The film has polarised the audience. Some love it as a buddy cop movie. Some found it predictable. Your thoughts?

First of all the film is not a whodunit. So the question of finding it predictable or not does not arise. Not a single person came up and told me that they could predict that these were serial killings to protect one personal revenge murder. What could be predicted was that Moitreyee was part of the plan but that was understandable.

I said from the beginning it is not a matter of who. If I am showing that it is Bishwaroop who is committing the murders... the only other person in the midst of the characters is Moitreyee... so it is obvious that Moitreyee must have something to do with this. Why the murders were planned to cover up... that is the essence of the film. It is a why and a howdunit. It was never a whodunit.

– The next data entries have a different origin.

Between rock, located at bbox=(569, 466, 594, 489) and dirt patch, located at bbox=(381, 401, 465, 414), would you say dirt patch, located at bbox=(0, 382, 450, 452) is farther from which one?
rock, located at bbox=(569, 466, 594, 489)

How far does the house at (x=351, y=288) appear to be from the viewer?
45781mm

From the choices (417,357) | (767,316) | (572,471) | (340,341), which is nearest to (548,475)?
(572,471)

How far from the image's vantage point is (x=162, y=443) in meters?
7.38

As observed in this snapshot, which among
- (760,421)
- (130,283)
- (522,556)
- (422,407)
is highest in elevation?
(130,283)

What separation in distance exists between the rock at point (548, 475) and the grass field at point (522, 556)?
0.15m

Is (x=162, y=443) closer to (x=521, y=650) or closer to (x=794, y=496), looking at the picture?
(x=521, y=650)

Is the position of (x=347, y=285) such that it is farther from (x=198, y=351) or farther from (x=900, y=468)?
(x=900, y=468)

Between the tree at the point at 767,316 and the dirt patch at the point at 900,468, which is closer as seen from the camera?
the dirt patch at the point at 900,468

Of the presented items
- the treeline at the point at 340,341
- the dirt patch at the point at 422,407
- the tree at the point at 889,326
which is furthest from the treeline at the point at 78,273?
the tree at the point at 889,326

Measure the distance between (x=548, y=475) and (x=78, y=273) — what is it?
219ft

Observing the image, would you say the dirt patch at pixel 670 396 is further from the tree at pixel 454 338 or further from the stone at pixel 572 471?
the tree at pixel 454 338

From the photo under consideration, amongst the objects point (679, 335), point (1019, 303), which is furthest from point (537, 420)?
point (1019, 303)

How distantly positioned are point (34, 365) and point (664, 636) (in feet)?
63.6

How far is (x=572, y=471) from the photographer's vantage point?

Since it is from the 22shey Srabon universe people thought that there might be a twist in the end. It is there but it is not a twist. Everyone understood Moitreyee and Bishwaroop were on to something here... that predictability is there in the genre of the film. The people who loved the film for its buddy cop aspect got the film correctly because it was always meant to be one. It is a howdunit and a whydunit in terms of a thriller subtype and overall it was a franchise set-up film that set up the chemistry between Probir and Poddar.

Why the traffic snarl scene? How does it add to the story? In a previous scene at a bar, the swag and authority of Poddar were already established.

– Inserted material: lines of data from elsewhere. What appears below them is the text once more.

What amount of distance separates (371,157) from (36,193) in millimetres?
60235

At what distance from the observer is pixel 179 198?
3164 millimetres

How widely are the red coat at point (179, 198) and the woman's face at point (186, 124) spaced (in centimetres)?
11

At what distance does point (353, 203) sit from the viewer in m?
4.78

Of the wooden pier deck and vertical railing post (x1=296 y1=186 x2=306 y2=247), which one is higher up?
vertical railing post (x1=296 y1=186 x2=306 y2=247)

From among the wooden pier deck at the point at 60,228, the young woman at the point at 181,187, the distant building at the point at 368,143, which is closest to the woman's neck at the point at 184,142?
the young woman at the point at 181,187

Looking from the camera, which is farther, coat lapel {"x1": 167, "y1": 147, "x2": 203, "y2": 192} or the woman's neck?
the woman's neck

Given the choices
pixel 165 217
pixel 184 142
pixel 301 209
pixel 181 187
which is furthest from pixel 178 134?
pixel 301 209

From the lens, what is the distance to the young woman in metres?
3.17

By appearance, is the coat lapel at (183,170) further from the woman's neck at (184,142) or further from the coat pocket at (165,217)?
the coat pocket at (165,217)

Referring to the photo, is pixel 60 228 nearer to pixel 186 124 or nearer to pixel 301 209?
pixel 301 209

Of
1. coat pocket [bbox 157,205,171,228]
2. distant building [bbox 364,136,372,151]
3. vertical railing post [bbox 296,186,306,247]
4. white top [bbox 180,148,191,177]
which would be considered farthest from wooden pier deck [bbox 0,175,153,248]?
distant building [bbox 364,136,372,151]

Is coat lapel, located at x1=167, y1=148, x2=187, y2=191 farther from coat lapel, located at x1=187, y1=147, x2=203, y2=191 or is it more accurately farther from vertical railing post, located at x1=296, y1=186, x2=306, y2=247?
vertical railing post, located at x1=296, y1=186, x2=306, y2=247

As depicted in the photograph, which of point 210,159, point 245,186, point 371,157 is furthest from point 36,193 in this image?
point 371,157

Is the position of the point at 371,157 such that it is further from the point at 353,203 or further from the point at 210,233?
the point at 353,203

It adds to the story because it sets up the character of Poddar. There are multiple scenes and dialogues that set up Probir’s swag and personality. To kind of balance that I needed more scenes to set up Poddar’s personality, especially when it is a Probir-Poddar franchise set-up film. And that is something that I have been saying from Day One... that it is supposed to be the start of a franchise.

Since Probir admitted that both Probir and Poddar were authorities on serial killing, why was Probir called in as the only expert in 22shey Srabon?

Poddar was not an authority. He was an inspector who worked on his own in a different department and he had an interest in serial killing. This was his first case. He can’t be called an authority. Probir is the only authority here.

The second climax scene of Anirban and Jaya Ahsan was overlong. It just went on and on, reiterating the same thing. Why?

That scene did not have a single line of repetition. It plugged in the gaps... the various questions that might have formed in the minds of the audience about Moitreyee’s plan of how the things unfolded, of why they don’t have any roots in Calcutta, why Bishwaroop remained faceless and nameless and why he remained disjointed from Moitreyee in terms of a social entity in Calcutta; then their exodus to Kanpur, and then the entire history, the planning and the psychology and modus operandi of Moitreyee... to hide one murder in the guise of serial killings. I had to take care of all angles and aspects of the plan... for that, it felt slightly long which I agree with. But I had to do that.

What are you working on now? When do you start shooting your next?

The next thing I am working on is the film with Dev. That’s the next in line.